Once the state to which the request is addressed agrees to grant judicial assistance, both the requesting state and the requested state have the obligation erga omnes partes (see ICJ, Barcelona Traction, Light and Power Company, Limited (Belgium v. Spain) (Second Phase) (Merits), para. 33; Ragazzi, The Concept of International Obligations erga omnes, 1997; Picone, Comunità internazionale e obblighi erga omnes”. Studi critici di diritto internazionale, 2006) to afford the protection. Thus, for example, Article 18 of the 2000 UN Convention sets forth a particular due diligence obligation for states resorting to mutual legal assistance mechanism both under the Convention and in the context of an ad hoc bilateral or multilateral agreement. Primary protection has to be granted by the state where the trial is conducted nevertheless a subsidiary responsibility is incumbent on the requested state: that’s the case, for example, for the exam of witnesses who are relocated abroad in a protected location by the means of international letters of request. A similar fragmented obligation comes into play also as regards non-procedural protective measures that have to be performed across geo-political boundaries of the state affording primary protection.

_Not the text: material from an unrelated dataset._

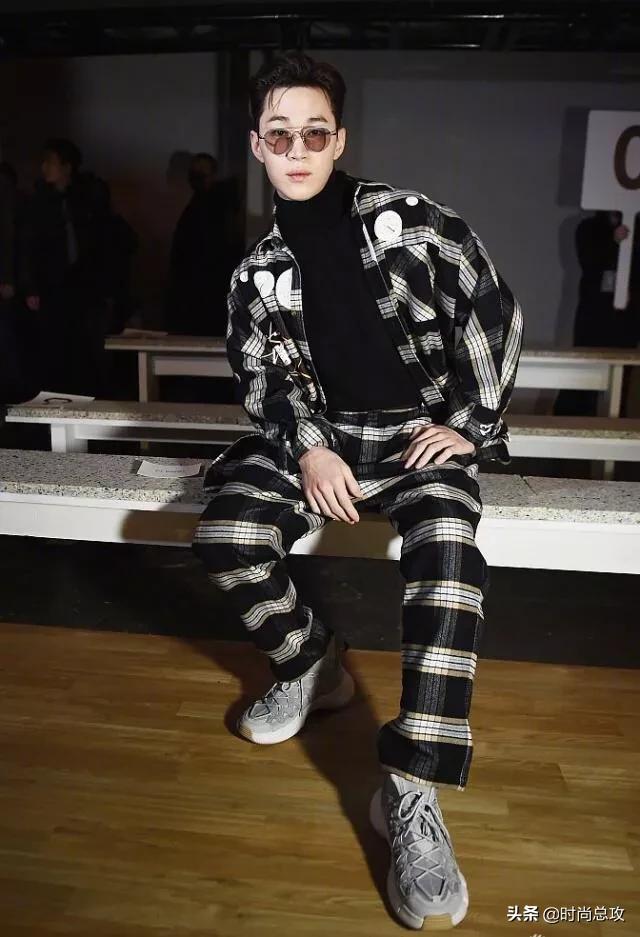 刘宪华帅气梳背头墨镜格纹装高领衣,自由坐姿凹造型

A fortiori the same conclusion applies to forms of cooperation among states negotiated in specific bilateral or multilateral agreements, even in the context of regional organizations (see the Palermo Convention, Article 36). In this perspective, for example, Council of the European Union, Res. No. 95/C 327/04 provides for an obligation for member states “to facilitate judicial assistance in this field, even in the absence of any such provisions in the legislation of the state to which the request is addressed, save where compliance with the request for assistance would be contrary to the general principles of the state’s law” (ivi, (b)). In general, cooperation among states has “to allow witness protection programmes to be implemented across borders” (Council of Europe, Rec. No. R (97) 13, para. 30), for example by means of measures aimed at granting adequate “assistance in relocating protected witnesses abroad and ensuring their protection [and] exchange of information between authorities responsible for witness protection programmes” (ibidem).

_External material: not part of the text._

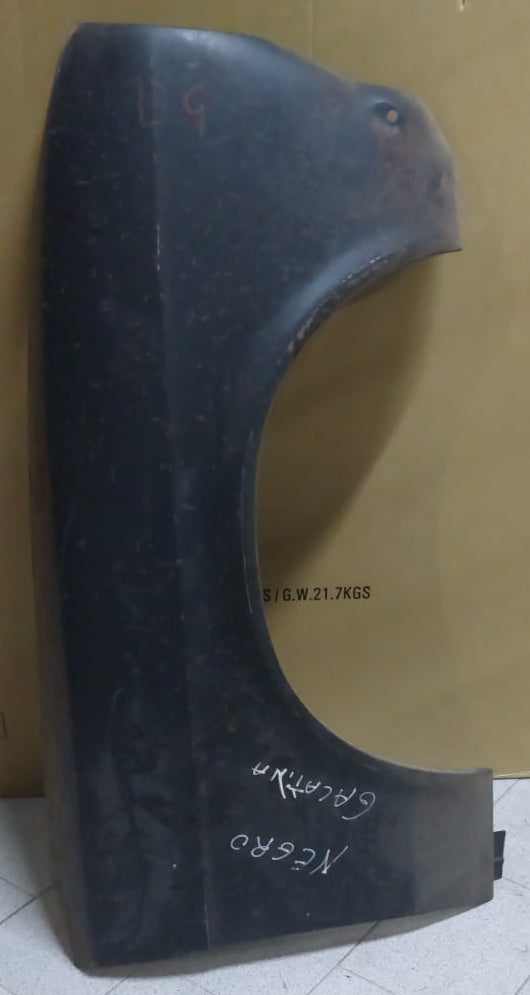PARAFANGO ANTERIORE DESTRO FORD ESCORT I^ SERIE 2 PORTE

When a state implements judicial assistance mechanisms, its obligation to guarantee adequate protection of witnesses is extended across the state’s boundary lines, with a resulting surveillance obligation on the activity of the state requested of the assistance. This aspect should be considered by the requesting state when deciding to have recourse to judicial assistance both when a protected witness has to be heard abroad in a state that is not Party to the Palermo Convention and whose legislation provides for lower guarantees for witnesses, and when the requested state, albeit Party to the Convention, does not offer adequate guarantees of equivalent protection.

Print Friendly, PDF & Email
Topics
Courts & Tribunals, Emerging Voices, International Human Rights Law, Organizations
Notify of
Sven Pfeiffer

Hi Laura, Thank you for this interesting post. I’m a bit puzzled by your remarks concerning article 18 of the Palermo Convention (UNTOC) and hope you can provide some clarification.

Sven Pfeiffer

You seem to suggest that (i) article 18 UNTOC contains an obligation to protect witnesses for states resorting to mutual legal assistance and (ii) that this obligation is erga omnes partes.   I don’t think this is the case, given that witness protection is not mentioned in the text of article 18 but is dealt with comprehensively in article 24 UNTOC. Even if article 18 did contain an (implicit?) obligation to protect witnesses, it would probably not be erga omnes partes because of the reciprocal nature of the assistance that states parties shall afford one another when they make use of the provisions of that article.

Sven Pfeiffer

I think the better view is that only article 24 UNTOC contains the obligation to protect witnesses which applies independently from whether or not a state agrees to grant judicial assistance. This obligation may well be erga omnes partes: it requires each state to take appropriate protective measures and there is probably a collective interest of all states parties that such measures are in place before they provide one another with mutual legal assistance involving witnesses.